_Problem to work on_: Please return the part of the Power BI forum text starting with "Comment Table: ID, Comment" and going on through "Comment = RELATED('Comment Table'[Comment])", unchanged.

┌─ Passage

Current power bi not support direct edit the current table. I think you can try to use bblais's point of view, it seems suitable for your requirement.

 

Below are some detail steps which has the same logic:

1. Create a new table with id and comment columns.

2. Build the relationship between these tables.

3. Add a calculate column to show the related comment on original table.

 

Tables:

Original Table: ID, Type

Comment Table: ID, Comment

 

Table Formula:

Comment Table = UNION(ROW("ID",1,"Comment","Not Good"),ROW("ID",2,"Comment","Good"))

 

Calculate column:

Comment = RELATED('Comment Table'[Comment]) 

Comment(Multiple) = CONCATENATEX(FILTER(ALL('Comment Table'),'Comment Table'[ID]='Original Table'[ID]),[Comment],",") 

 

Result:

Capture.PNGCapture2.PNG

 

Notice: You can add "ROW("ID",ID,"Comment","comment")" part to comment table formula to add the new comment.

 

Regards,

Xiaoxin Sheng

bblais
Resolver III
Resolver III

You could create a data table that has just the primary key of your data table and a comments field, and then create a relationship between the two.  From the Edit Query page, choose the "Enter Data" button on the Home ribbon.  Then name your table and the columns, something like ID and Comments.  You should have something similar to this:

 

let
    Source = Table.FromRows(Json.Document(Binary.Decompress(Binary.FromText("i45WMlTSUQpJLS5RcM7PzU3NK1GKjQUA", BinaryEncoding.Base64), Compression.Deflate)), let _t = ((type text) meta [Serialized.Text = true]) in type table [ID = _t, Comments = _t]),
    #"Changed Type" = Table.TransformColumnTypes(Source,{{"ID", Int64.Type}, {"Comments", type text}})

└─
┌─ Stored data

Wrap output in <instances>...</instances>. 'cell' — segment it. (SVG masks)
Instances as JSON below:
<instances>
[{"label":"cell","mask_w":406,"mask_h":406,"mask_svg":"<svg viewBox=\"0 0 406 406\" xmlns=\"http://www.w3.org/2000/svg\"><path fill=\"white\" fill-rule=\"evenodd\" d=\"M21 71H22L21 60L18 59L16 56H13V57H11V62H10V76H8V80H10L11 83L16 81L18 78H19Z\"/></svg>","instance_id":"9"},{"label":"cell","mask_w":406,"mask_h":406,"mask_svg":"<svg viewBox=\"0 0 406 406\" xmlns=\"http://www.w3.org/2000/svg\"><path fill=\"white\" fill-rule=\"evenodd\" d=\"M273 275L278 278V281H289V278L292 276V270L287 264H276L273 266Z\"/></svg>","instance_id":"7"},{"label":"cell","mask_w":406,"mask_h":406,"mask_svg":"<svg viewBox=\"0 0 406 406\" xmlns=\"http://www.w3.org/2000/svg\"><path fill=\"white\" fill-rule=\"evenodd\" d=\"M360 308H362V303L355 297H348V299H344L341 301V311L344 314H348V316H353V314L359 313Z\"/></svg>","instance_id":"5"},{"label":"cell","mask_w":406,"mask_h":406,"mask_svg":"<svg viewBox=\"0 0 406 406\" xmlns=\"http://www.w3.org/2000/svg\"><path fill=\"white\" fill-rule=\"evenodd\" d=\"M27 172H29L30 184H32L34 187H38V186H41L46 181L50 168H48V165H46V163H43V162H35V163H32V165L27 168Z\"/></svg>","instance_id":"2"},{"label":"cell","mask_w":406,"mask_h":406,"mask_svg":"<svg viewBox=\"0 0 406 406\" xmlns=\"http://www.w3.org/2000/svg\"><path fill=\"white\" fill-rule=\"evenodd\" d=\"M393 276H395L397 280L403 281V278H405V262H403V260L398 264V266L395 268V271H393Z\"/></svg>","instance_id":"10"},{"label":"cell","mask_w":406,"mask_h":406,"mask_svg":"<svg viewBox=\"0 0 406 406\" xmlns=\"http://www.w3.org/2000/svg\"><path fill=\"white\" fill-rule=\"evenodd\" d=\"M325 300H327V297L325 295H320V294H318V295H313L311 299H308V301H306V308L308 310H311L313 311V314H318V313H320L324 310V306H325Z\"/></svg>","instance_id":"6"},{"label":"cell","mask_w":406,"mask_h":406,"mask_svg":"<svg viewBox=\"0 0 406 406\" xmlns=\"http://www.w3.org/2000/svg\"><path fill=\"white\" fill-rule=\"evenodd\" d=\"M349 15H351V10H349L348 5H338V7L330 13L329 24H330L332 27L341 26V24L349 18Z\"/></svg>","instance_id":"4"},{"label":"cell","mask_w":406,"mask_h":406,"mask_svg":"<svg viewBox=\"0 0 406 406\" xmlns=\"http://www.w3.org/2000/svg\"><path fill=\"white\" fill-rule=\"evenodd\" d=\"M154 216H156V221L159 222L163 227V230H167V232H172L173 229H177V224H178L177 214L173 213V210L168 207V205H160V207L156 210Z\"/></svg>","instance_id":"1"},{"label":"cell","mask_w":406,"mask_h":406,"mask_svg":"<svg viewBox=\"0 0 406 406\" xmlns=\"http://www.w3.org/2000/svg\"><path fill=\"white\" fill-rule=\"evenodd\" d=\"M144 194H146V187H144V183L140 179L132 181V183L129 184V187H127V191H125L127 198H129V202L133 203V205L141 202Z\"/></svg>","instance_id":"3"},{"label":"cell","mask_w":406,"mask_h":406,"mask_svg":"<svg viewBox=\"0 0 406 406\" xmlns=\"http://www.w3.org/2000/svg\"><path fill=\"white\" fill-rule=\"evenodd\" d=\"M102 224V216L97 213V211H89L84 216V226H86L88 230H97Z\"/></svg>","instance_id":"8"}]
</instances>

└─

_Completed exercise_:
Comment Table: ID, Comment

 

Table Formula:

Comment Table = UNION(ROW("ID",1,"Comment","Not Good"),ROW("ID",2,"Comment","Good"))

 

Calculate column:

Comment = RELATED('Comment Table'[Comment])